Spread the love

BataraNews.com-Mantan Kepala Staf AD yang sempat dicalonkan Presiden Megawati menjadi Panglima TNI, ini seorang prajurit sejati yang memiliki kecerdasan emosional, intelektual dan spiritual. Mantan Pangkostrad ini kelahiran Palembang, 21 April 1950, ini selain sangat irit bicara soal politik, juga dikenal taat menjalankan ibadah agama.

Mantan Pangkostrad ini senantiasa meminta kekuatan lahir dan batin agar mampu menjalankan amanah sebagai tentara yang bertaqwa dan dimuliakan Allah. Prajurit pejuang ini selain sangat irit bicara soal politik, juga dikenal taat menjalankan ibadah agama. Sejak masa muda, ia bercita-cita dan bertekad menjadi prajurit yang baik, profesional dan bertakwa.
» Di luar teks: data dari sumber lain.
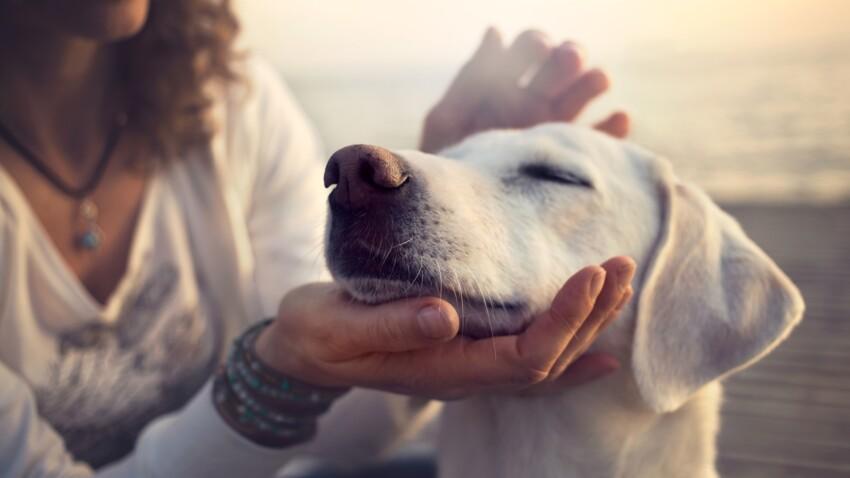 Zoonoses : quelles maladies peut me transmettre mon animal de compagnie ?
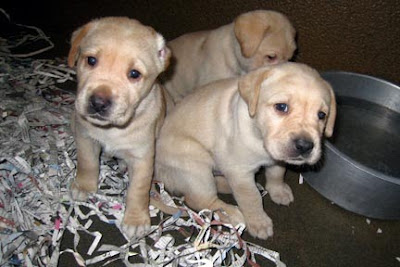 Three baby yellow Labrador Retrievers
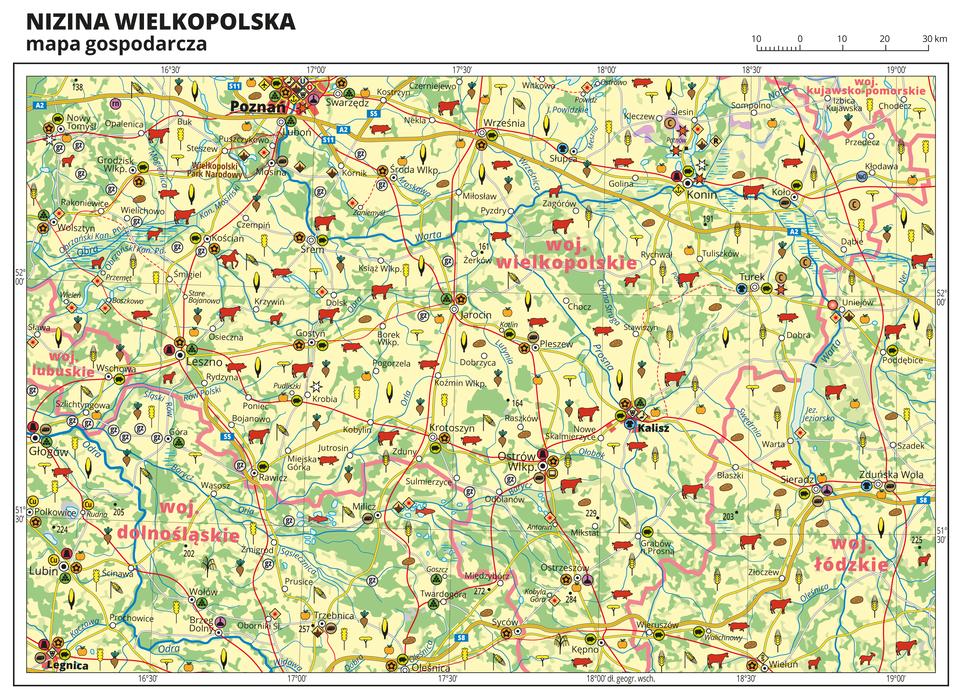 Ilustracja przedstawia mapę gospodarczą Niziny Wielkopolskiej. Tło mapy wkolorze żółtym (grunty orne), jasnozielonym (łąki ipastwiska) izielonym (lasy). Na mapie sygnatury obrazujące uprawy poszczególnych roślin, hodowlę zwierząt, przemysł, górnictwo ienergetykę, komunikację, turystykę, naukę, kulturę isztukę. Mapa obejmuje tereny Polski od granicy zNiemcami na zachodzie po Toruń iWłocławek na wschodzie, na północy sięgając Bydgoszczy, ana południu Leszna. Największe zagęszczenie sygnatur wPoznaniu, Kaliszu iLegnicy. Duże zagęszczenie sygnatur wKoninie, Ostrowie Wielkopolskim, Sieradzu, Lesznie iLubinie. Na mapie przedstawiono sieć dróg ikolei, porty wodne ilotnicze, granice województw, granicę państwa. Opisano województwa wielkopolskie, kujawsko-pomorskie, łódzkie, dolnośląskie ilubuskie. Opisano Niemcy. Mapa zawiera południki irównoleżniki, dookoła mapy wbiałej ramce opisano współrzędne geograficzne co trzydzieści minut.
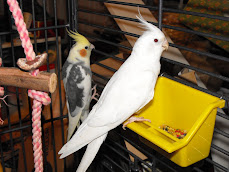 Billy Bob, male (left) &amp; Angel, female (right)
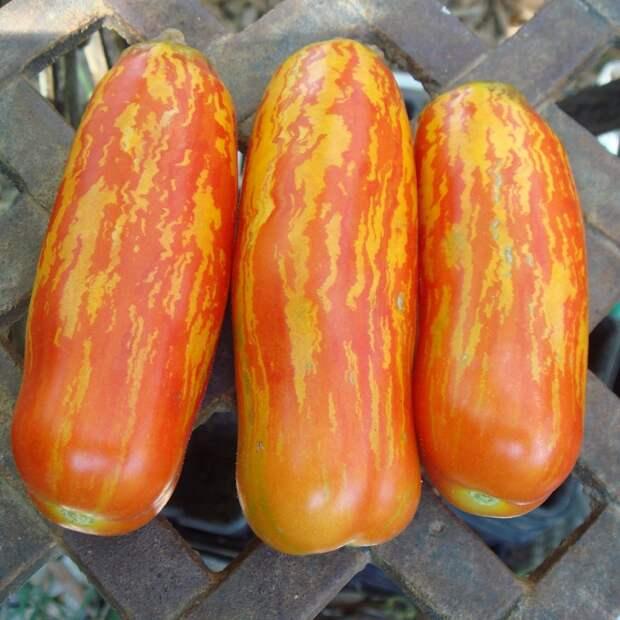 Советуем посадить фляшен томаты эротической формы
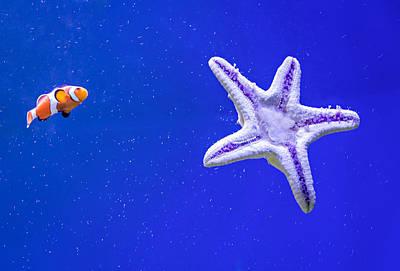 Clown Fish Photograph - Clownfish And Starfish by Steve Harrington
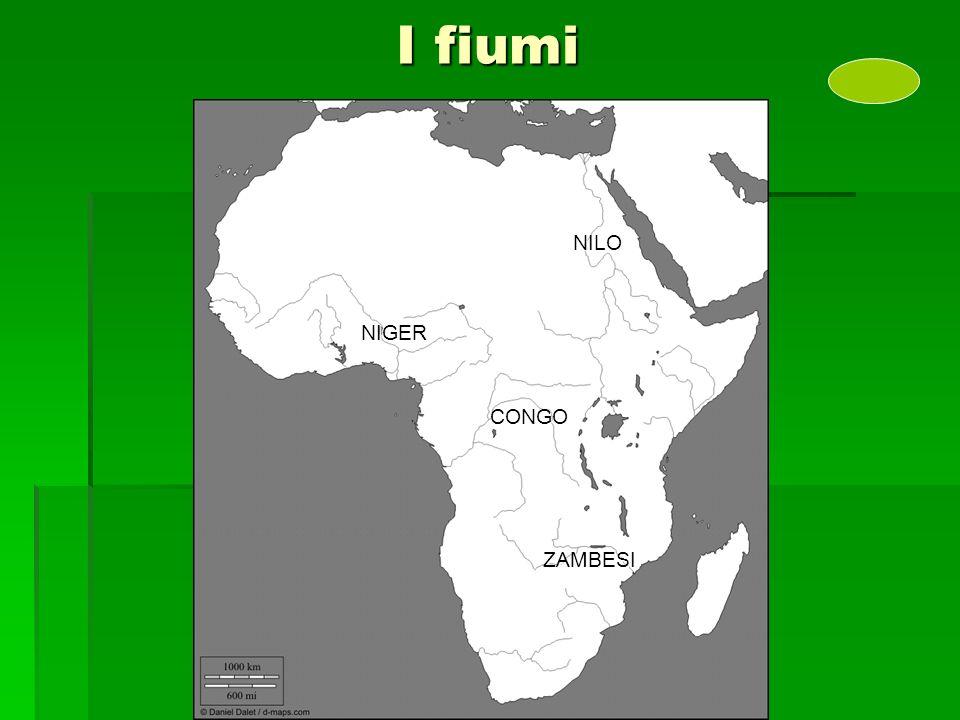 I fiumi NILO NIGER CONGO ZAMBESI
Ryamizard Ryacudu lahir dan dibesarkan dalam keluarga tentara. Ayahnya yang bernama Ryacudu (almarhum), adalah seorang brigadir jenderal TNI purnawirawan yang ketika berdinas aktif dikenal sebagai seorang pengagum dan kepercayaan Presiden Soekarno. Keluarga ini juga dikenal sangat menekankan pentingnya pendidikan agama. Maka ketika kecil, Ryamizard dijuluki “Si Hadis” karena kepandaiannya menghafal sejumlah hadis Rasulullah. Panggilannya meningkat lagi menjadi “Pak Kiai” saat ia taruna militer.

Ia memang taat menjalankan ibadah agama, salat lima waktu dan puasa sunnah Senin-Kamis. Ketika menjabat Pangdam V Brawijaya pun, dengan pangkat jenderal bintang dua, dia sering mengikuti berbagai macam kajian keagamaan termasuk tasawuf dan tarekat dengan berpegang pada Al-Qur’an dan hadis Rasul.

Sehingga ia tersepuh menjadi seorang prajurit yang memiliki bekal kecerdasan intelektual, kecerdasan emosional dan kecerdasan spiritual, yang menuntunnya menjadi prajurit profesional yang baik dan bertaqwa. Selain dengan mengandalkan kedalaman kecerdasan dan keterampilan kemiliteran (intelektual) dan pengendalian emosi (kecerdasan emosional), dia senantiasa meminta kekuatan lahir dan batin (kecerdasan spiritual) agar mampu menjalankan amanah sebagai tentara yang bertaqwa dan dimuliakan Allah.

Kebanggaan akan figur ayah menjadi alasan utama Ryamizard memutuskan masuk tentara. Tidak ada unsur keterpaksaan. Kebanggaan akan figur itu disebabkan oleh sang ayah selain sangat menekankan pentingnya pendidikan agama dalam keluarga, sepanjang berkarir di militer pun si ayah mengabdikan seluruh hidupnya bagi bangsa dan negara. Pesan Sang Ayah kepada Ryamizard adalah agar menjadi tentara yang profesional.

Selain memedomani pesan tersebut, sikap keras ayah ikut pula diwarisinya. Dia melihat bahwa negara ini adalah milik seluruh bangsa Indonesia. Karena itu, kalau ingin negara ini aman tenteram, maka seluruh bangsa Indonesia sendirilah yang harus membuatnya. Dalam menjalankan tugas, ia selalu berupaya mendekatkan diri kepada Tuhan. Hal itu didorong keinginannya menjadi prajurit yang baik, profesional dan bertakwa.

Ia pun telah menjadi seorang prajurit sejati yang profesional, sesuai keinginan sang ayah. Komitmen profesionalisme militer itu pernah ditunjukkannya bersama rekan-rekan seangkatannya lulusan AMN 1973, dalam buku “Indonesia Baru dan Tantangan TNI, Pemikiran Masa Depan.” Buku itu antara lain bicara soal doktrin Dwifungsi ABRI yang telah lama bercokol di pentas perpolitikan nasional. Inti sari isi buku itu adalah menganjurkan agar tentara kembali ke tugas profesionalnya sebagai militer. Mantan Pangdam Jaya ini memperistri Nora Trystiana putri Jenderal TNI Try Sutrisno yang mantan Wakil Presiden RI. Dikaruniai tiga orang anak, Ryano Patriot, Dwinanda Patriot , dan Tryananda Patriot.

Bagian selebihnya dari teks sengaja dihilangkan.